PAGE TEXT>

* START *

What you should do is take a sample of historic ratings for the race conditions you are interested in and then apply this process over a large sample of data, one race isn’t enough. Follow exactly as above for as many historic races as you can. You can do all the races at the same time though, so instead of 21 rows you may have a few hundred rows which relate to different races. When you do the graph and trend line this will now be based on a much larger sample and so your formula will be far more exact. Once you have the formula based on a larger sample of historic data you can then apply it to current races just by taking the gaps between the ratings for the horse in the race and applying the formula you made to them. Let me know if you have any more questions.
And what happens where ratings are the same as with D and E? Would you apply a 1 for a win or a 0 for a loss?
It depends on which horse one. In the case of D/E if horse D won then it would be a 1 and if horse D lost it would be a 0.
hi michael, when you insert the second article will cover how to use the rating obtained ???
I shall look art some ways you can use the rating obtained Yago 🙂
Hi Michael
is there anything out there that would do the original scores for you
I have over 4000 Flat handicap races but doing all the calcs would be very time consuming
There isn’t currently anything out there to do this but it should be possible to write a macro in Excel to process this for you. You can almost certainly find someone who can do that on one of the freelancing sites for a few pounds if you’re not into programming yourself 🙂
Hi Michael,
When are you going to follow up with the second part of this article so that we can see how to calculate odds from the pairwise probabilities.

* END *

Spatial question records
* START *

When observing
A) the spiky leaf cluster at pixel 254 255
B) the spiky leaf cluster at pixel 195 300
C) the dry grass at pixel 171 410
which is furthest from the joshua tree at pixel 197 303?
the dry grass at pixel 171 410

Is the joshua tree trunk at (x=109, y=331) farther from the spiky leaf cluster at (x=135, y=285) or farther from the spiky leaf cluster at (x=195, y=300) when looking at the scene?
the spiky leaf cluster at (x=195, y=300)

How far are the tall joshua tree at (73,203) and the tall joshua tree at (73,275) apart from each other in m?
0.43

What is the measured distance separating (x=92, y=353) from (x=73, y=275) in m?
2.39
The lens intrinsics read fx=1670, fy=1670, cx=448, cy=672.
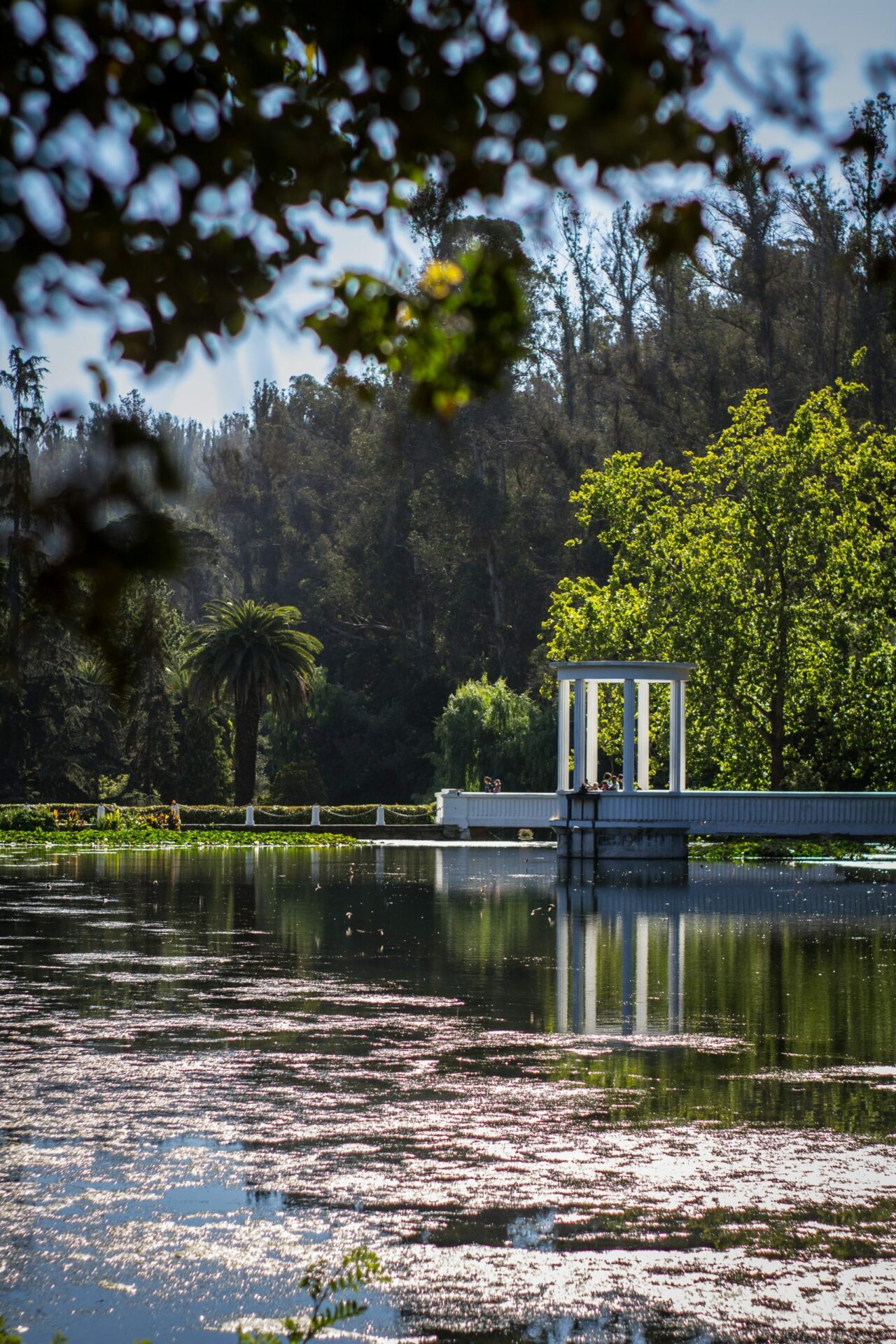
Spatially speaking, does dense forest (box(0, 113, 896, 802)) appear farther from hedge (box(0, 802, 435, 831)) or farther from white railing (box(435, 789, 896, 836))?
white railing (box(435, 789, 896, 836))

* END *
* START *

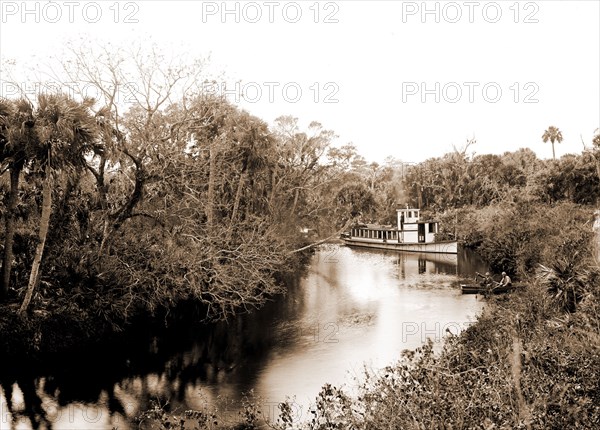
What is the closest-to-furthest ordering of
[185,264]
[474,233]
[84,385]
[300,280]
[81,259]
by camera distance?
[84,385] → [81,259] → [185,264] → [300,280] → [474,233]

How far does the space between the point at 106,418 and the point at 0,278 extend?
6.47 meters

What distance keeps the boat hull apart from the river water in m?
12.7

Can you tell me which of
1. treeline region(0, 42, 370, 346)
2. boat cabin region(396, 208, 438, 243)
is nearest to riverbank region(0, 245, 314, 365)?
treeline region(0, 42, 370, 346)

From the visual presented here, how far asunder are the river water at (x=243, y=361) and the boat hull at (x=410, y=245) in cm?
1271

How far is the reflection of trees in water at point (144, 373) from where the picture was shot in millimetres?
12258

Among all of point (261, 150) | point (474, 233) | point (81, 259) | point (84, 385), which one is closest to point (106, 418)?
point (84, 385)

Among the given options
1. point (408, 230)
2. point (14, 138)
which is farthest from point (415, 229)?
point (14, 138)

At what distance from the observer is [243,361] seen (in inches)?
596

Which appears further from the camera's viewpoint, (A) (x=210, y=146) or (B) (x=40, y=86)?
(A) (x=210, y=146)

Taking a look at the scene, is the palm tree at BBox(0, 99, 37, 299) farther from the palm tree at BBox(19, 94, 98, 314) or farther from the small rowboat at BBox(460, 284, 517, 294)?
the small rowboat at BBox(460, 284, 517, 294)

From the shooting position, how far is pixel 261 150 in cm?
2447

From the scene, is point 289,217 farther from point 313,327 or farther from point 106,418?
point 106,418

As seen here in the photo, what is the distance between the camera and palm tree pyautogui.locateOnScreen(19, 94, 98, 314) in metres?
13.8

* END *

WORK TO COMPLETE> Retype the part of the race ratings thread between "What you should" and "any more questions.", inclusive.

EXERCISE RESPONSE>
What you should do is take a sample of historic ratings for the race conditions you are interested in and then apply this process over a large sample of data, one race isn’t enough. Follow exactly as above for as many historic races as you can. You can do all the races at the same time though, so instead of 21 rows you may have a few hundred rows which relate to different races. When you do the graph and trend line this will now be based on a much larger sample and so your formula will be far more exact. Once you have the formula based on a larger sample of historic data you can then apply it to current races just by taking the gaps between the ratings for the horse in the race and applying the formula you made to them. Let me know if you have any more questions.